§ WHAT YOU HAVE TO DO
Rewrite the lines from the one containing "In this image, among" through the end of the entries, substituting "viewer" for "camera" and leaving everything else unchanged.

A block of data
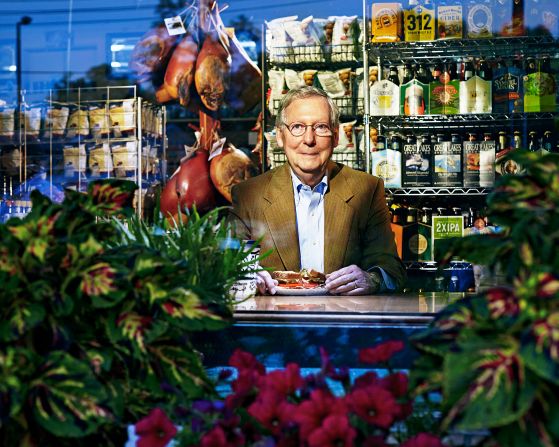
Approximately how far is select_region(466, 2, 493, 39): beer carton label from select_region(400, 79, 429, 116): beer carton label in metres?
0.37

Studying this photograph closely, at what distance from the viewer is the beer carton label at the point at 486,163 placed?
14.9ft

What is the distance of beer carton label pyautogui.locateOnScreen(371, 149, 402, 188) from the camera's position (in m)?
4.59

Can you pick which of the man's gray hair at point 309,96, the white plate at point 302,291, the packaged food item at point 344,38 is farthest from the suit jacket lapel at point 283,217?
the packaged food item at point 344,38

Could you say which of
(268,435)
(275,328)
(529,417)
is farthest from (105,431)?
(529,417)

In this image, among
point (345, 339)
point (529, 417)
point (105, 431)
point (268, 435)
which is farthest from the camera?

§ ANSWER FOR THIS EXERCISE
In this image, among
point (345, 339)
point (529, 417)
point (105, 431)
point (268, 435)
which is farthest from the viewer?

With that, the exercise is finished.